It's all about location, both yours and the mountaintop that Air Guard and National Flight Following is being transmitted from. It's also about your antenna. If its inside you won't hear much. If it is on top of a building with good coax, LMR400 for example, you can make up for distance and topography. If you have ridges and mountains between you and the transmit site then you might not get anything. A good antenna, one that is built for the VHF-High band with that LMR400 coax will surprise you. I pick up traffic on 800 MHz 60 miles away with two passes in between using a VHF-High antenna. I pick up some repeaters to my west that I didn't thing would carry over the topography, but they boom in.

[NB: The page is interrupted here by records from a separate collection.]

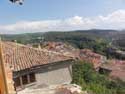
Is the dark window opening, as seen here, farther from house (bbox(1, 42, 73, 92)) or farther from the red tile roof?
the red tile roof

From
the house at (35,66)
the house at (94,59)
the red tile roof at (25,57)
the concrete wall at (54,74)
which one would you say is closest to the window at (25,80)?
the house at (35,66)

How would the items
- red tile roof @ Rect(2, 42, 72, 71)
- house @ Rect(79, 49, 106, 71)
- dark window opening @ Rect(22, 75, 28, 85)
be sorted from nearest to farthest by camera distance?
dark window opening @ Rect(22, 75, 28, 85), red tile roof @ Rect(2, 42, 72, 71), house @ Rect(79, 49, 106, 71)

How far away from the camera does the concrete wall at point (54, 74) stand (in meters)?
20.0

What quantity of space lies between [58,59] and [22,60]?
2.75 metres

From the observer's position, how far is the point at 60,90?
13555mm

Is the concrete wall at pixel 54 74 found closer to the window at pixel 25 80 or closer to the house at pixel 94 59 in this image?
the window at pixel 25 80

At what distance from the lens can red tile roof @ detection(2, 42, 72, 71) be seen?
18844 millimetres

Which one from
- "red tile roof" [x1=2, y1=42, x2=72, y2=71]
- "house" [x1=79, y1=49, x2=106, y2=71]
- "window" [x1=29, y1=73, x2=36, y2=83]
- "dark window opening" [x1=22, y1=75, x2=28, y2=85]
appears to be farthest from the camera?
"house" [x1=79, y1=49, x2=106, y2=71]

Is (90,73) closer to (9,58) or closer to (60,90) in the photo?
(9,58)

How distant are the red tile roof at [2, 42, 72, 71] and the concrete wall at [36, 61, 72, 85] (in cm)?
50

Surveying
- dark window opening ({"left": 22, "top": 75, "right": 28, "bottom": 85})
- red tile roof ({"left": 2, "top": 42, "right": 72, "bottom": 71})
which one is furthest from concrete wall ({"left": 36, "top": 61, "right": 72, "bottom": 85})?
dark window opening ({"left": 22, "top": 75, "right": 28, "bottom": 85})

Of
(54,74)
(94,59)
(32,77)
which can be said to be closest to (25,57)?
(32,77)

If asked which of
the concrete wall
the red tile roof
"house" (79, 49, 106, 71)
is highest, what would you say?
the red tile roof

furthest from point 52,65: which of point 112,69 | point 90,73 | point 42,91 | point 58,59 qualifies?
point 112,69
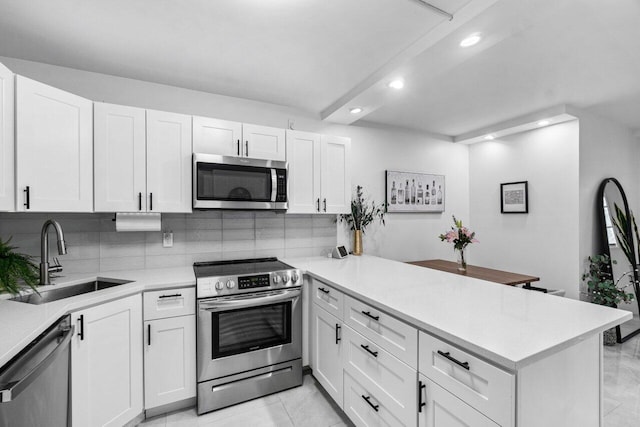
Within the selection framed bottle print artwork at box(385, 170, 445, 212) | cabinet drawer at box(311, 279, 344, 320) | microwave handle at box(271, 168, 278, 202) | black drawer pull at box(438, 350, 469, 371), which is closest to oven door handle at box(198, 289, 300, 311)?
cabinet drawer at box(311, 279, 344, 320)

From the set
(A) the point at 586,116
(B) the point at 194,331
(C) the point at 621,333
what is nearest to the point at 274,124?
(B) the point at 194,331

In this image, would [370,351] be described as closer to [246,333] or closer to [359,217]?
[246,333]

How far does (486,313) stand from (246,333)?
1592 mm

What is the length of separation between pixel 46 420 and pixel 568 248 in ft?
14.4

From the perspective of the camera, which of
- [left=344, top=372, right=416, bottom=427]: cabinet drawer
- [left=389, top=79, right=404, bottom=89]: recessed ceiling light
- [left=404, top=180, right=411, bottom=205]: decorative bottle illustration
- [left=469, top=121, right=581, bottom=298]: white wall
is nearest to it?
[left=344, top=372, right=416, bottom=427]: cabinet drawer

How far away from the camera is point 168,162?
2.21 metres

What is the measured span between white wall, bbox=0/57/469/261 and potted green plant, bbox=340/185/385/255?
112 millimetres

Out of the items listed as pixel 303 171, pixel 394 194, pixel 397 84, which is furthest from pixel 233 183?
pixel 394 194

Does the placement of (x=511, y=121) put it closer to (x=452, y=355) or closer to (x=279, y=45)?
(x=279, y=45)

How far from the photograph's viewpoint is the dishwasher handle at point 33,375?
928mm

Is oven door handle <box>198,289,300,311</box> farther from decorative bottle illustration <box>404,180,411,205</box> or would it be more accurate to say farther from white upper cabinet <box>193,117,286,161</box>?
decorative bottle illustration <box>404,180,411,205</box>

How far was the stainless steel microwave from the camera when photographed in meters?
2.23

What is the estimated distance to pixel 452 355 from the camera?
1117 mm

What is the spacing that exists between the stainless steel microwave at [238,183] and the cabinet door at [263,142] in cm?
15
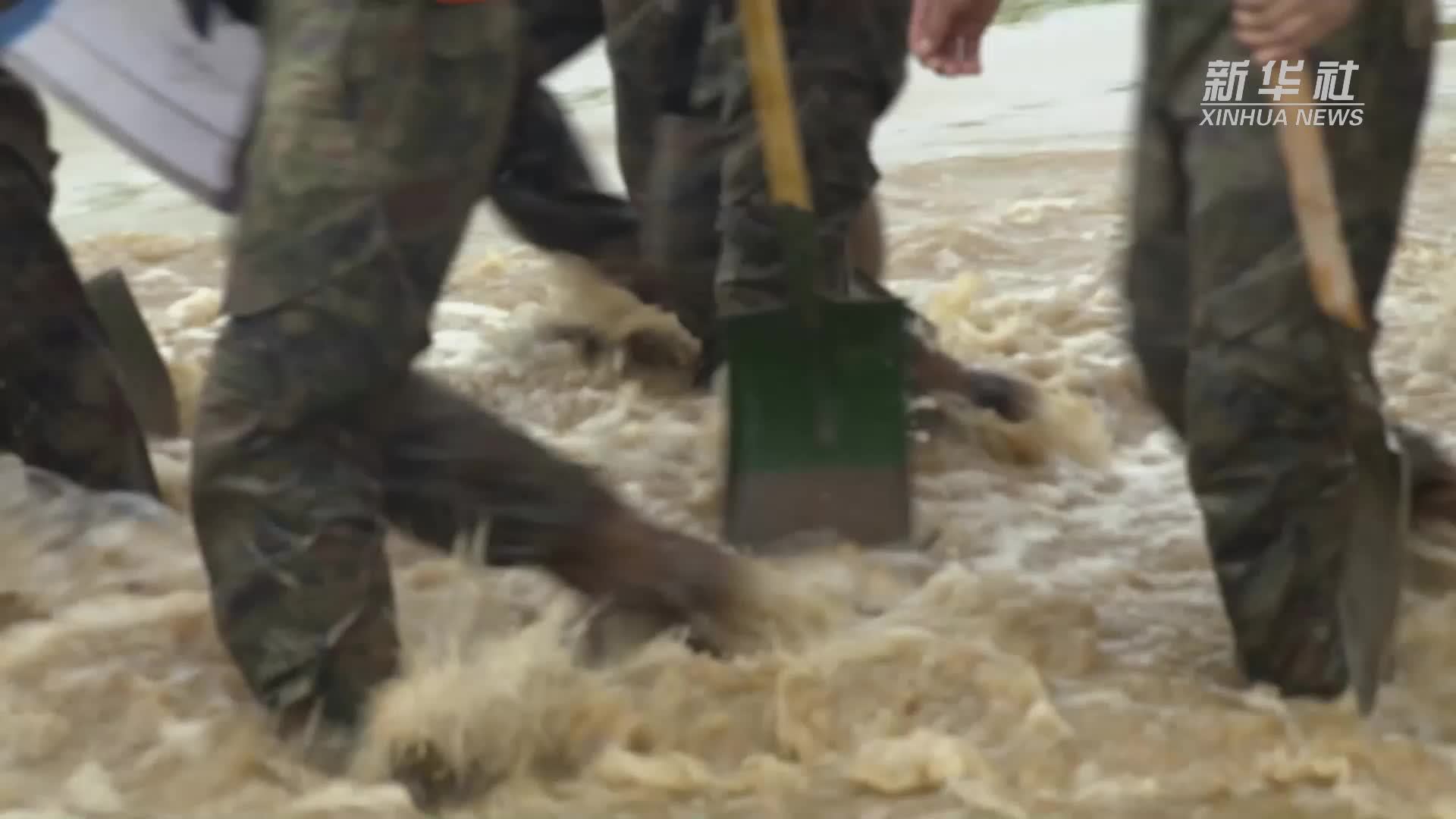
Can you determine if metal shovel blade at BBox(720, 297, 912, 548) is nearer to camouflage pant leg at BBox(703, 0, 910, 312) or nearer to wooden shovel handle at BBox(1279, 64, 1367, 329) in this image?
camouflage pant leg at BBox(703, 0, 910, 312)

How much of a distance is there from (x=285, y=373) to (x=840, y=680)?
1.73 ft

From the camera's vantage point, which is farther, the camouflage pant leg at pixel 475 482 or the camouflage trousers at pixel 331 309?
the camouflage pant leg at pixel 475 482

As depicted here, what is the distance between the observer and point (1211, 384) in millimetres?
1359

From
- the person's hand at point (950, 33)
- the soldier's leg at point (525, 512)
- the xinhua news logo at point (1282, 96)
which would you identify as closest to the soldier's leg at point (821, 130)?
the person's hand at point (950, 33)

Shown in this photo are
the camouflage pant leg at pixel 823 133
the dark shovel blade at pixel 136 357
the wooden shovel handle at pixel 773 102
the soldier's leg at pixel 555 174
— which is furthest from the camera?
the soldier's leg at pixel 555 174

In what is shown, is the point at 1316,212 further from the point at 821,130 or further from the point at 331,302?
the point at 821,130

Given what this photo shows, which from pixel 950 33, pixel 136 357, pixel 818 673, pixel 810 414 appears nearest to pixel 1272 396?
pixel 818 673

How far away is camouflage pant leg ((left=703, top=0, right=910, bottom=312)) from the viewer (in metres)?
2.02

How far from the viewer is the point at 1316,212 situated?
50.5 inches

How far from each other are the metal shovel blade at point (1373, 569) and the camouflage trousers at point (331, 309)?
73 centimetres

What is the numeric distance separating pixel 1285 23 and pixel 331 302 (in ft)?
2.33

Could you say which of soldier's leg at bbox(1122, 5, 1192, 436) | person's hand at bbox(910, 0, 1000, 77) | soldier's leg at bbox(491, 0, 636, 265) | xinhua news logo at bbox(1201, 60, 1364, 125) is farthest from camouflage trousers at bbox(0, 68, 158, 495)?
xinhua news logo at bbox(1201, 60, 1364, 125)

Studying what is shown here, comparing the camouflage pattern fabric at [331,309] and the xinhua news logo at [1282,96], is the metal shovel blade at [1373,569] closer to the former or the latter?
the xinhua news logo at [1282,96]

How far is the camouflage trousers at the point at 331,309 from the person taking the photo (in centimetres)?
126
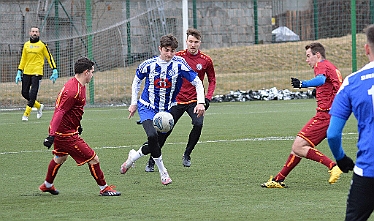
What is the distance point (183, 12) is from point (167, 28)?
1.71 meters

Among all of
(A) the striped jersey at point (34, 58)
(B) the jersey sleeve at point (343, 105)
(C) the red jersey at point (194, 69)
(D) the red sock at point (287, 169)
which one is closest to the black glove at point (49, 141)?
(D) the red sock at point (287, 169)

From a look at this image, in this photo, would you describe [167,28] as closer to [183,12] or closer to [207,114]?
[183,12]

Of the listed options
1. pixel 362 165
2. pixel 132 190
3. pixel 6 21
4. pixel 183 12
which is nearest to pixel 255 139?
pixel 132 190

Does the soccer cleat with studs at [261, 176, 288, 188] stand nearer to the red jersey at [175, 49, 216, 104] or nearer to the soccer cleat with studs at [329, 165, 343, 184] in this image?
the soccer cleat with studs at [329, 165, 343, 184]

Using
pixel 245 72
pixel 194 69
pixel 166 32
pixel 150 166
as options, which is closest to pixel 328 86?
pixel 150 166

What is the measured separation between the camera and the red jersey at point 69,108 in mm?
7211

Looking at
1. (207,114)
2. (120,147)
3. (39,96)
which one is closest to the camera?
(120,147)

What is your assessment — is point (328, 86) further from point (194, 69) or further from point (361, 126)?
point (361, 126)

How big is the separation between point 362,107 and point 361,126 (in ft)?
0.43

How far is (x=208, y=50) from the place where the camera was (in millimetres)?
29641

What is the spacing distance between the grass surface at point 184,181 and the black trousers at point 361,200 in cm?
167

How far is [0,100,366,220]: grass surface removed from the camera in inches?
249

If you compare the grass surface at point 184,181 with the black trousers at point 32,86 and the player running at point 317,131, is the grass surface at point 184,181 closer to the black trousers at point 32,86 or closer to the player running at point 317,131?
the player running at point 317,131

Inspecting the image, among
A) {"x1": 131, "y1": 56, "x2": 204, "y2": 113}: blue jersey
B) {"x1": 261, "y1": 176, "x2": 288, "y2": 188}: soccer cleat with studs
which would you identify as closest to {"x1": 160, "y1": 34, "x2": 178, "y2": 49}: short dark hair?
{"x1": 131, "y1": 56, "x2": 204, "y2": 113}: blue jersey
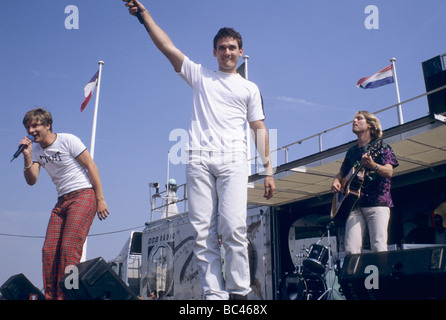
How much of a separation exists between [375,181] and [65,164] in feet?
9.77

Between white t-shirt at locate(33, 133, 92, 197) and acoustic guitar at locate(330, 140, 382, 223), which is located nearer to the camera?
white t-shirt at locate(33, 133, 92, 197)

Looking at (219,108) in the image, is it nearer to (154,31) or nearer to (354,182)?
(154,31)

As far as location, are you in Aurora, Texas or Aurora, Colorado? If you are in Texas, you aren't going to pick up much as the dispatch center for the whole state, I believe, is dispatched from Lufkin. Since this is a Colorado thread, I guess you could be in Aurora, Colorado. You should be able to pick up the remote bases on the Arapaho-Roosevelt National Forest out of Fort Collins. There are remote bases on Squaw Mtn. and Buckhorn Mtn. I don't recall where those are, but you might have reception from one of them.
VHF High is pretty stable, you don't usually get skip on them, but some occasional ducting might occur in the summer and I get some where I'm at as snowstorms reach the crest of the Sierra Nevada of California. Day in and day out though, what I gave you above will govern 98% of the time.